Toshiharu Kamura2, Ole S. Nielsen3, Jens Overgaard and Anders H. Andersen

The Institute of Cancer Research, Radiumstationen, 44 Nörrebrogade [T. K., O. S. N., J. O.], and the Institute of Theoretical Statistics, University of Aarhus [A. H. A.], DK-8000 Aarhus C, Denmark

The effect of 43.5° water bath heating on a C3H mammary carcinoma inoculated into the foot of BALB/c x DBA F1 (hereafter called CD2F1 mice was investigated. A single heat treatment resulted in a linear dose-response relationship between heating time and tumor growth time (i.e., the time for tumors to reach 5 times the initial volume of the first treatment day). Recovery from hyperthermic damage, demonstrated by two-dose fractionation experiments (30 min + 60 min at 43.5°), increased with increasing fractionation interval and reached its maximum at a 16-hr interval. Preheating for 30 min at 43.5° induced thermal resistance to a second heat treatment at 43.5° (thermotolerance) which was evidenced by a decrease in the slope of the dose-response curves. This thermotolerance gradually increased with increasing interval and reached a maximum at a 16-hr interval with a thermotolerance ratio of 5.2. Subsequently, the thermotolerance gradually decayed and completely disappeared at a 120-hr interval. No detectable repair of hyperthermic damage was found in this tumor. In principle, these data confirm the observations on thermotolerance reported previously for cell cultures in vitro and for several normal tissues in vivo.
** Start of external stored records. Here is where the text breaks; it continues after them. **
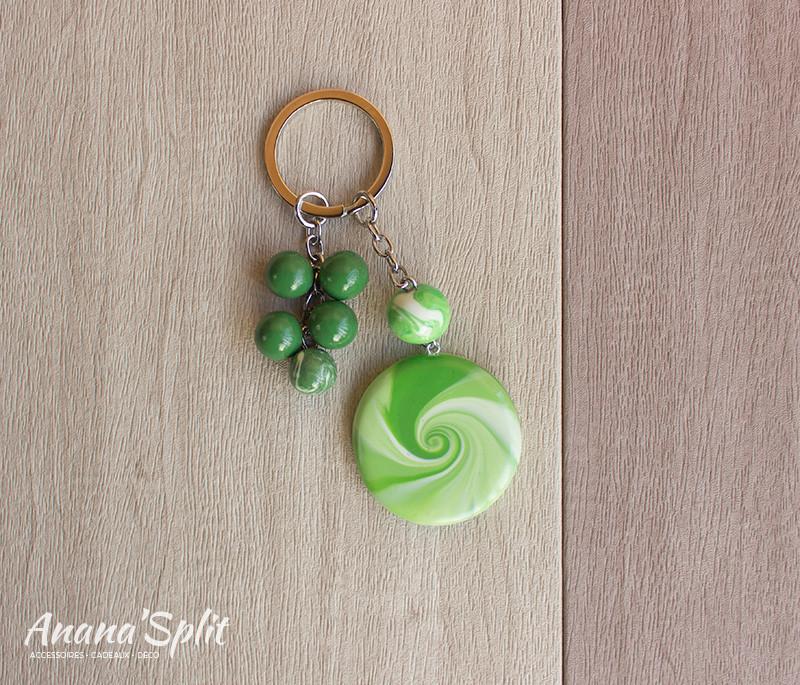 porte-clefs-spirale-vert.jpg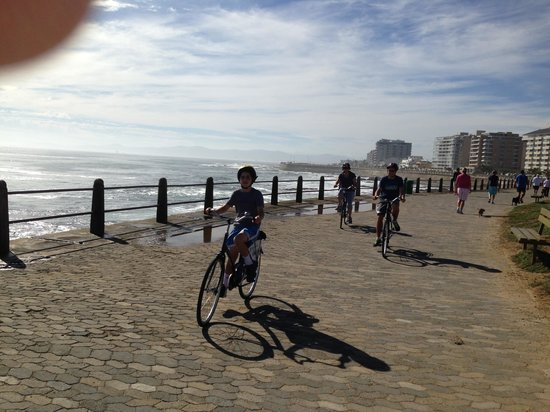 Craigrownie Guest House: Cycling on the promenade!
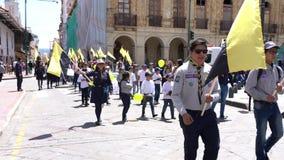 Cuenca, Ecuador - December 1, 2018 - pojkar och flickor sammanfogar för att fira för att spana Anniversary ståtar in arkivfilmer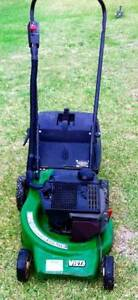 VICTA 2 stroke mower with catcher, reliable start Pendle Hill Parramatta Area Preview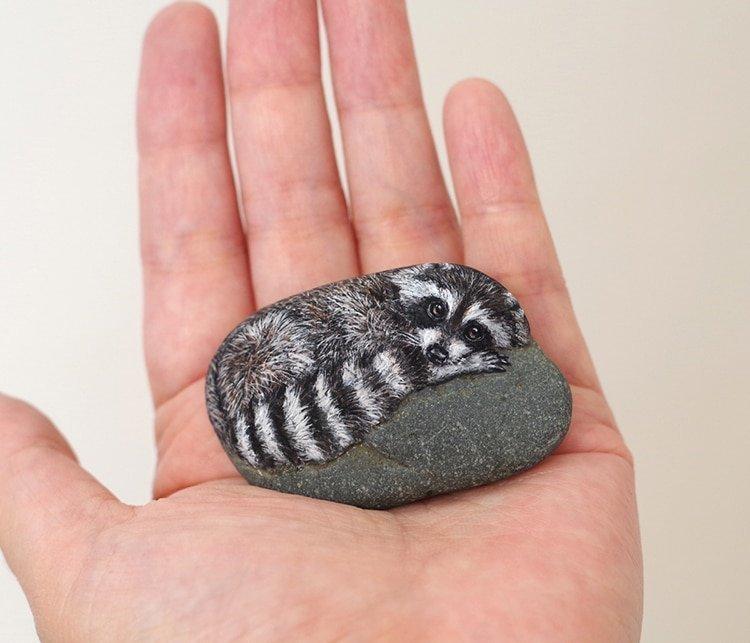 Японка превращает камни в очаровательных животных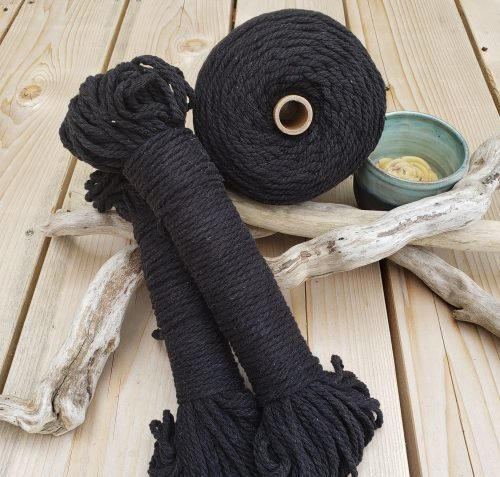 Aster & Vine Recycled Cotton Rope - 4mm Hanks 150'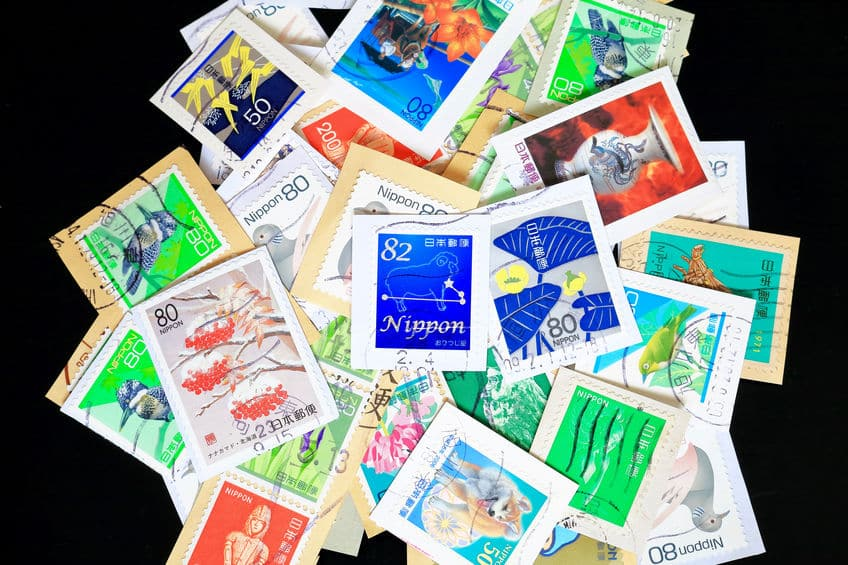 切手の裏のりには合成樹脂が使用されているというトリビア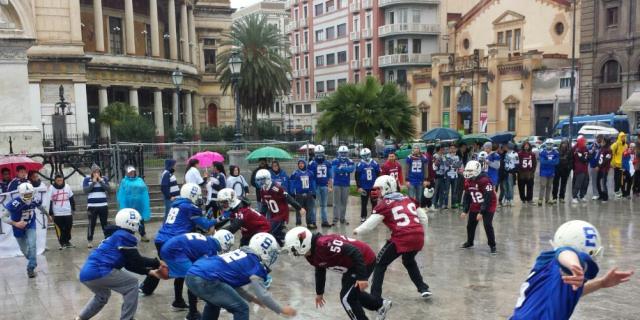 """""""Ridateci il Velodromo"""", flash mob degli atleti al Politeama"""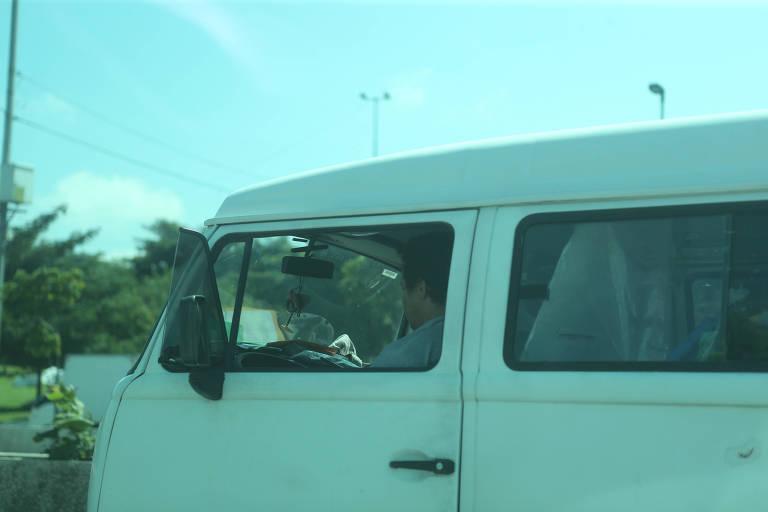 Uso de celular ao volante dá multa a cada 2 minutos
1 This work was supported by the Danish Cancer Society (Grants 24/79 and 87/79) and Ingeborg and Leo Danins Foundation for Scientific Research. Presented in part at the 7th Meeting of the Nordic Society for Radiation Research and Radiation Technology March 8 to 11, 1981, Gol, Norway.

2 This work was performed during a fellowship under the Ministry of Education in Denmark. Present address: Department of Obstetrics and Gynecology, School of Medicine, Kyushu University, Fukuoka City 812, Japan.

3 To whom requests for reprints should be addressed.

Received 6/25/81. Accepted 12/ 8/81.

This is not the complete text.